Paraffin Deposition Analysis Of Waxy Crude Oil Under Turbulent Flow Condition
Abstract
In past few decades, paraffin (wax) deposition has created numerous production problems in many of the world's oil-producing regions. Often the problem is more severe for offshore fields where solutions to rectify wax precipitation can be very costly. Due to the various difficulties and expenses associated with operating waxy reservoirs, especially offshore, it has become necessary to understand the natures of petroleum waxes and the fundamental variables that affect their depositions during production and processing. In this study, we analyse the characteristics of reservoir fluids from two offshore fields as well as their propensity to paraffin deposition due to temperature and pressure variations.
Introduction
Waxes are mixtures of long-chain hydrocarbons with carbon chain lengths ranging from C15 to C75. They are crystalline in nature and tend to crystallize or precipitate from crude oils at and below their cloud points. Crystallization is the process in which an ordered solid structure is produced from a disordered phase, such as a dilute solution. It usually involves two distinct stages, namely nucleation and growth which may be considered separately. Different techniques, namely a cross polarized microscopy (CPM) and a laser-based solids detection system (SDS), have been used to measure the onsets of paraffin crystallization temperatures, also known as wax appearance temperatures (WAT) and/or cloud points. As the temperature of the liquid solution or melt is lowered to its wax appearance temperatures (WAT), the energy of molecular motion becomes increasingly hindered, and the randomly tangled molecules in the melt tend to accumulate together and form clusters of adjacently associated chains. This process continues and paraffin molecules tend to associate and dissociate to and from these ordered sites until the clusters reach a critical size and stability is attained. This process is termed nucleation and the clusters are called nuclei. These nuclei are only stable below the melting temperature of the wax as they are disrupted by thermal motion above this temperature. After the formation of nuclei and at a temperature below the WAT, additional molecules will get deposited on the nucleation sites and become part of the growing lamellar structure. This formation is called the growth process.

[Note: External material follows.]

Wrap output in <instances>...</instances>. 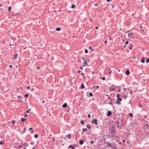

Nucleation can be either homogeneous, which means that the sample is pure and the nucleation sites are time dependent or heterogeneous, which implies that all nucleation sites are activated instantaneously. Heterogeneous nucleation is most common in crude oils where impurities such as asphaltenes, formation fines, clay and corrosion products act as nucleating materials for wax crystals.
Although WAT and pour point temperatures are specific thermodynamic properties for waxy crude oils, their relative positions/boundaries within P-T diagrams as well as the rate and amount of wax deposition are influenced by a number of factors that include:
- oil composition
- temperature or cooling rate
- pressure
- paraffin concentration
- molecular mass of paraffin molecules
- occurrence of nucleating materials such as clay, formation fines and corrosion products
- water-oil ratio.
Following are the conditions that must be fulfilled for wax deposition to occur.
- Temperature of the pipeline wall should be below the wax appearance temperature (WAT).
- The wall temperature should be lower than the center line temperature. In other words, radial temperature gradient in the flow should be negative.
- There must be sufficient wall friction for the wax crystals to stick to the wall.
While transporting waxy oil through a cold pipeline, wax will be accumulated on the cold pipe wall through molecular diffusion and shear dispersion mechanisms. Many wax deposition models only apply molecular diffusion mechanism during modelling, but neglect shear effect. However, many studies show that the flow turbulence effect has a significant impact on wax deposition and cannot be neglected in wax deposition modelling. A semi-empirical technique proposed to scale up shear effect and then conventional modelling techniques can be applied to predict wax deposition for waxy crude production lines.
Scope
Paraffin deposition is a major issue in crude oil production and transportation. In the past few decades, number of studies have been conducted to rectify this issue economically. Paraffin inhibitors are widely being used to reduce the paraffin deposition and related problems. Successful completion of this study can be helpful in future research and oil production.
Expected results
Analyse the behaviour of crude oil deposition under turbulent flow condition and to study the influence of various factors on its deposition and accumulation.
Next steps
Initial literature survey has been conducted. More literature has to be studied and finally use an appropriate technique to predict wax deposition for waxy production lines under turbulent flow conditions.